Has War Declined Through Human History?
Vortrag von Prof. Michael Mann (University of California, Los Angeles) innerhalb der Ringvorlesung des Exzellenzclusters „Die Herausbildung normativer Ordnungen“: „The End of Pacification? The Transformation of Political Violence in the 21st Century“ am 11.10.2018
For over 150 years liberal optimism has dominated theories of war. It has been repeatedly argued that war either is declining or will shortly decline. There have been exceptions, especially in Germany and more generally in the first half of the twentieth century, but there has been a recent revival of such optimism, especially in the work of Azar Gat, John Mueller, Joshua Goldstein, and Steven Pinker who all perceive a long-term decline in war through history, speeding up in the post-1945 period.
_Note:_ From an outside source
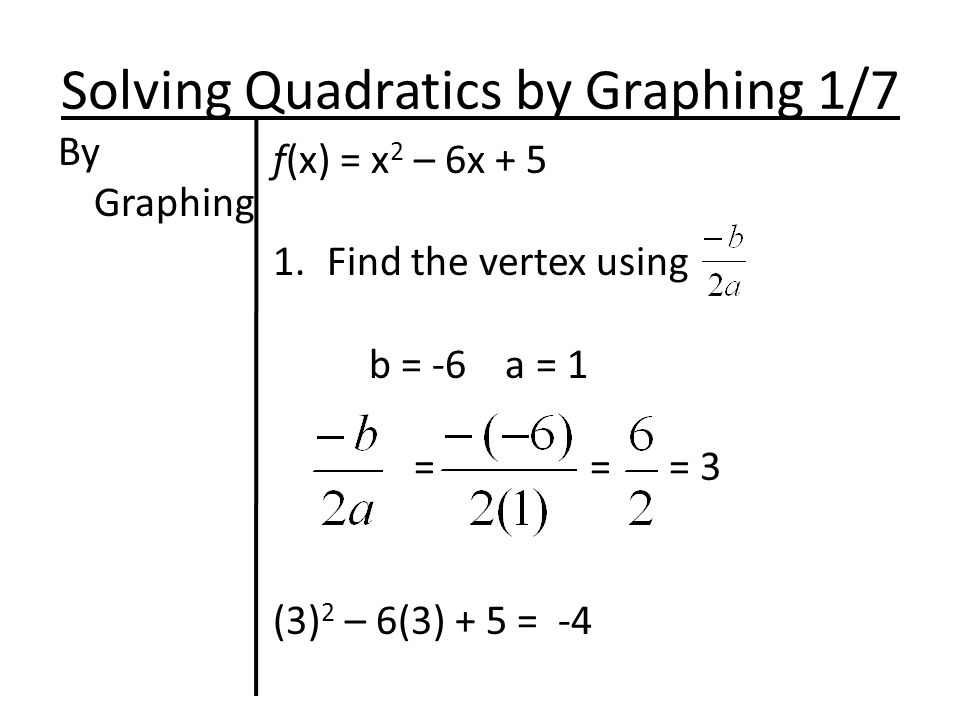 Solving Quadratics by Graphing 1/7 By Graphing f(x) = x 2 – 6x Find the vertex using b = -6 a = 1 = = = 3 (3) 2 – 6(3) + 5 = -4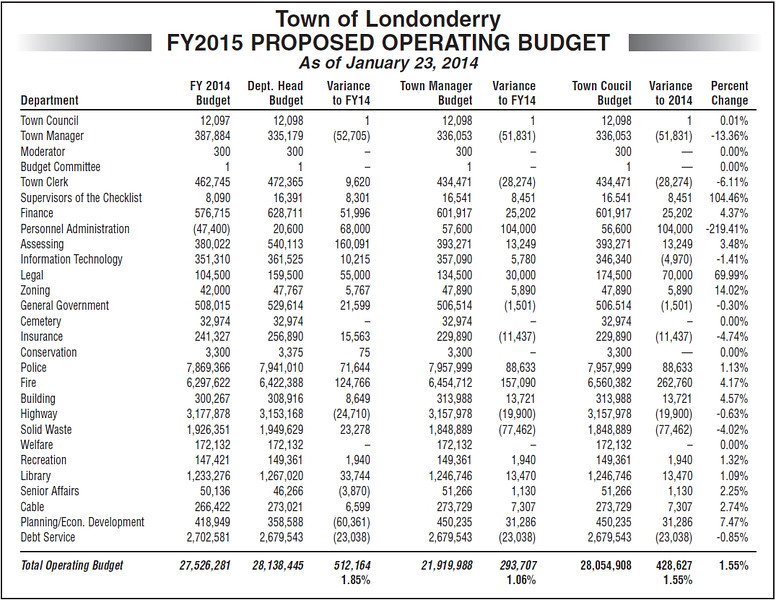 20140228_FY15_Proposed_Budget.jpg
Critiquing Pinker’s statistics on war fatalities, I show that the overall pattern is not a decline in war, but substantial variation between periods and places.
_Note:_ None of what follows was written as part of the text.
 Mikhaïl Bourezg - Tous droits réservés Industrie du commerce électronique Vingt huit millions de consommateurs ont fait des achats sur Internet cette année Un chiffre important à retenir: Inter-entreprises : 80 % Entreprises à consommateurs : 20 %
War has not declined and current trends are slightly in the opposite direction. Civil wars in the global South have largely replaced inter-state wars in the North, but there is also Northern involvement in most of them. War for the North is now less “ferocious” than “callous”, which renders war less visible and less central to Northern culture, which has the deceptive appearance of pacifism. Viewed from the South the view has been bleaker both in the colonial period and today. Globally war is not declining, but it is being transformed.